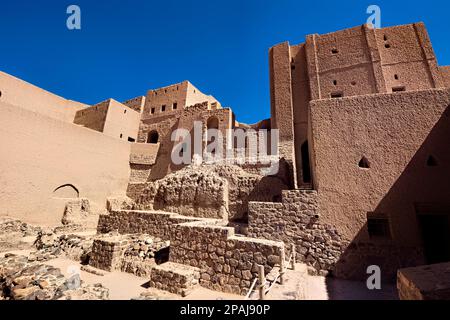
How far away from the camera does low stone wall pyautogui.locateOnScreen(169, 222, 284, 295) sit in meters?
5.42

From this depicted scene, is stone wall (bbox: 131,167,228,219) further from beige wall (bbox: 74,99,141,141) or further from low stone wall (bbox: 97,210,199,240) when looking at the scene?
beige wall (bbox: 74,99,141,141)

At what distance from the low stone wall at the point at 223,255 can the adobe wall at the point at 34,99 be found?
52.5 ft

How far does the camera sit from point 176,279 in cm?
558

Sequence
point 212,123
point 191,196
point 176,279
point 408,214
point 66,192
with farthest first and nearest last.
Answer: point 212,123
point 66,192
point 191,196
point 408,214
point 176,279

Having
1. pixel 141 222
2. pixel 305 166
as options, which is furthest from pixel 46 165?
pixel 305 166

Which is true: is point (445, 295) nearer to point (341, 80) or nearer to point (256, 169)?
point (256, 169)

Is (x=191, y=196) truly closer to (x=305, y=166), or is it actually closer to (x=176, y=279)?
(x=176, y=279)

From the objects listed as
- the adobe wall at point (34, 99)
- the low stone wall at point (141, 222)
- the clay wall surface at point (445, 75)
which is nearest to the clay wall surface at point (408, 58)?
the clay wall surface at point (445, 75)

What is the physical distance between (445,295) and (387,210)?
165 inches

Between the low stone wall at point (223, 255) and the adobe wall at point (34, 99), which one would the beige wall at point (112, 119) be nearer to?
the adobe wall at point (34, 99)

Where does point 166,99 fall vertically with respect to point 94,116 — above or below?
above

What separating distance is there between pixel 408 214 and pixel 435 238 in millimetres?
2039

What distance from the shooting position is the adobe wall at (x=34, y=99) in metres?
16.2

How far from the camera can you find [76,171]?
13789mm
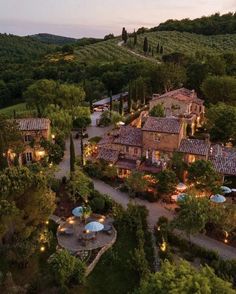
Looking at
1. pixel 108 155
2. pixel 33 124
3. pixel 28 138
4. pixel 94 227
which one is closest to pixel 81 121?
pixel 33 124

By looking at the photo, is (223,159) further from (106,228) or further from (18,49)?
(18,49)

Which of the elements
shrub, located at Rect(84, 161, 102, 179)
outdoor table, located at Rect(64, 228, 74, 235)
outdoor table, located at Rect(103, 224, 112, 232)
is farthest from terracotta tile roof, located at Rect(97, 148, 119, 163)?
outdoor table, located at Rect(64, 228, 74, 235)

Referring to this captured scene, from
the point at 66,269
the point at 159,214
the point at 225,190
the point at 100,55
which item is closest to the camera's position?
the point at 66,269

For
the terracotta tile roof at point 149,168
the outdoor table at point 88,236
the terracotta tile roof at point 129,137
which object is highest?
the terracotta tile roof at point 129,137

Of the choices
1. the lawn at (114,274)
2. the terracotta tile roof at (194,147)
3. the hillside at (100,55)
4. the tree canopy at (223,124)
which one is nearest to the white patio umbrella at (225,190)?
the terracotta tile roof at (194,147)

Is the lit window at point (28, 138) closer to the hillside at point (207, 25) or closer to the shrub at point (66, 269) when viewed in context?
the shrub at point (66, 269)
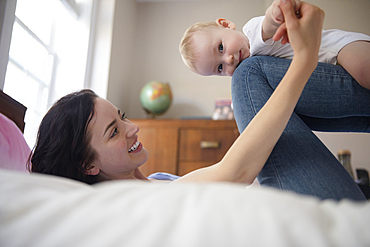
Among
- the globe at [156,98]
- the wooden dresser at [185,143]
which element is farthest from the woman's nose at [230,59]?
the globe at [156,98]

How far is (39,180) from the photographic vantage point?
1.13 feet

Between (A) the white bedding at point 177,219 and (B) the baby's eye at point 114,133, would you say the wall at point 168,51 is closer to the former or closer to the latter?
(B) the baby's eye at point 114,133

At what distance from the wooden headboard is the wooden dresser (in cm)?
148

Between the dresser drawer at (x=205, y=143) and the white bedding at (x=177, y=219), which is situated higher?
the dresser drawer at (x=205, y=143)

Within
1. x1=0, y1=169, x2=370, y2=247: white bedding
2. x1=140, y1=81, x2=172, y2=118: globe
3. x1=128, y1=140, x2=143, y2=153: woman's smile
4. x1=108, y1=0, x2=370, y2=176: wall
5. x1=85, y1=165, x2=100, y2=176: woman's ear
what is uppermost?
x1=108, y1=0, x2=370, y2=176: wall

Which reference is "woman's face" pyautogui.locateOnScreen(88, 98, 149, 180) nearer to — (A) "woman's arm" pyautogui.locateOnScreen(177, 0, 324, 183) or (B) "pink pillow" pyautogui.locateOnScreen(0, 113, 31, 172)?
(B) "pink pillow" pyautogui.locateOnScreen(0, 113, 31, 172)

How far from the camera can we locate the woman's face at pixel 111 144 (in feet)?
3.21

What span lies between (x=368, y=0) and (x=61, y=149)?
3.25m

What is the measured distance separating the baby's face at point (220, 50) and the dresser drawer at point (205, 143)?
1.52 m

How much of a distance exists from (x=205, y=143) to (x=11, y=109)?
1686 mm

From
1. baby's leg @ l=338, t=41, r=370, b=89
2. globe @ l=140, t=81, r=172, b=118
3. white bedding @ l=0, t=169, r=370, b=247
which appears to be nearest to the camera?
white bedding @ l=0, t=169, r=370, b=247

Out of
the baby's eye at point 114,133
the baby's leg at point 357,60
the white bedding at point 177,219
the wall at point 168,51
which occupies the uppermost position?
the wall at point 168,51

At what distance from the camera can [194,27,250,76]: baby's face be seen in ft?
3.58

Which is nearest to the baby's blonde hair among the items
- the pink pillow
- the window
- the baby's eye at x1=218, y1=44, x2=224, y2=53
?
the baby's eye at x1=218, y1=44, x2=224, y2=53
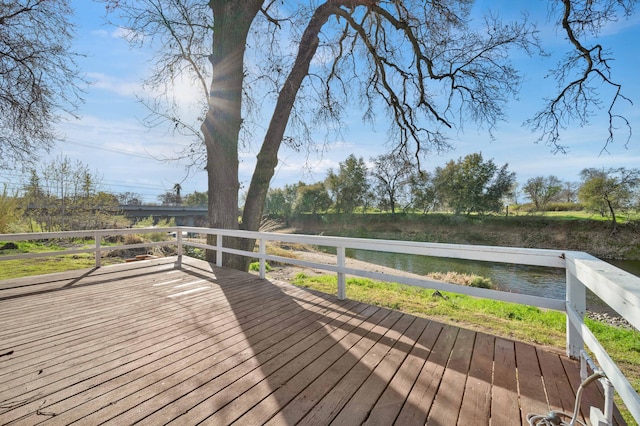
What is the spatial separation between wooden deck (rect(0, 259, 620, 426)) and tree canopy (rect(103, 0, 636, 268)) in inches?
115

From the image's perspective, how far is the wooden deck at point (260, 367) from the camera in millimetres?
1527

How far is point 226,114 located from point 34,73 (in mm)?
3907

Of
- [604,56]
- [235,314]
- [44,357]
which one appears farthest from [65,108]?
[604,56]

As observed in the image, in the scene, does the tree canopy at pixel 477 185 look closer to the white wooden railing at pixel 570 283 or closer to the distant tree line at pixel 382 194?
the distant tree line at pixel 382 194

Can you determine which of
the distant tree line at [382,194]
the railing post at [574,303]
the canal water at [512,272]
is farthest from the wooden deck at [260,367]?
the canal water at [512,272]

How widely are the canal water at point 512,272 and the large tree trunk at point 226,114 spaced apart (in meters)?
10.3

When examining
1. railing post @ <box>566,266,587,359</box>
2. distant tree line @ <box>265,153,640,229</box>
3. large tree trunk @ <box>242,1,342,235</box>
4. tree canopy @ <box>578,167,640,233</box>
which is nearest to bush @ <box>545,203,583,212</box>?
distant tree line @ <box>265,153,640,229</box>

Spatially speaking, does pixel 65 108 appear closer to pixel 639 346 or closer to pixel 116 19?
pixel 116 19

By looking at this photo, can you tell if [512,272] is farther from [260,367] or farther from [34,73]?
[34,73]

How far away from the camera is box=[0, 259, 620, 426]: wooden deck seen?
60.1 inches

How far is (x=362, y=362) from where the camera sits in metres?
2.05

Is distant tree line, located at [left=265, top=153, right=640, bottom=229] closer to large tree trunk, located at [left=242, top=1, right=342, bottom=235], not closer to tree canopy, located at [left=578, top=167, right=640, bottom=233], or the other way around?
tree canopy, located at [left=578, top=167, right=640, bottom=233]

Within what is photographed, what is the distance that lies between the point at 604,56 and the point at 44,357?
8.25 metres

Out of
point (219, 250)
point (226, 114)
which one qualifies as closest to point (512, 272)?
point (219, 250)
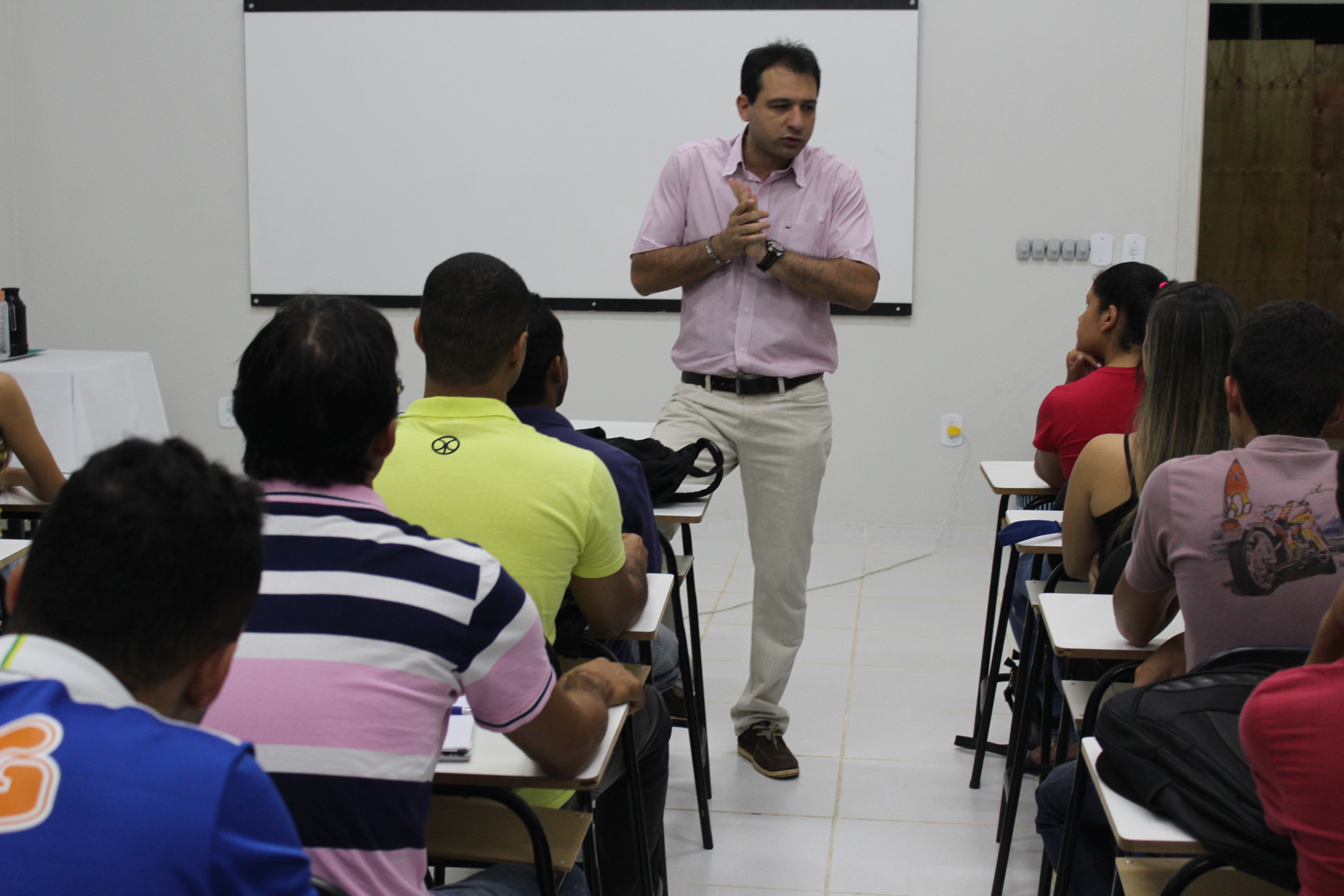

### WHAT YOU ARE ASKED TO DO
Pick out each line of the listing that contains the word "tile".

### SOLUTION TO THIS PROBLEM
is farthest from terracotta tile roof, located at Rect(97, 148, 119, 163)?
the terracotta tile roof at point 149,168
the terracotta tile roof at point 129,137
the terracotta tile roof at point 129,137
2. the terracotta tile roof at (194,147)
the terracotta tile roof at (194,147)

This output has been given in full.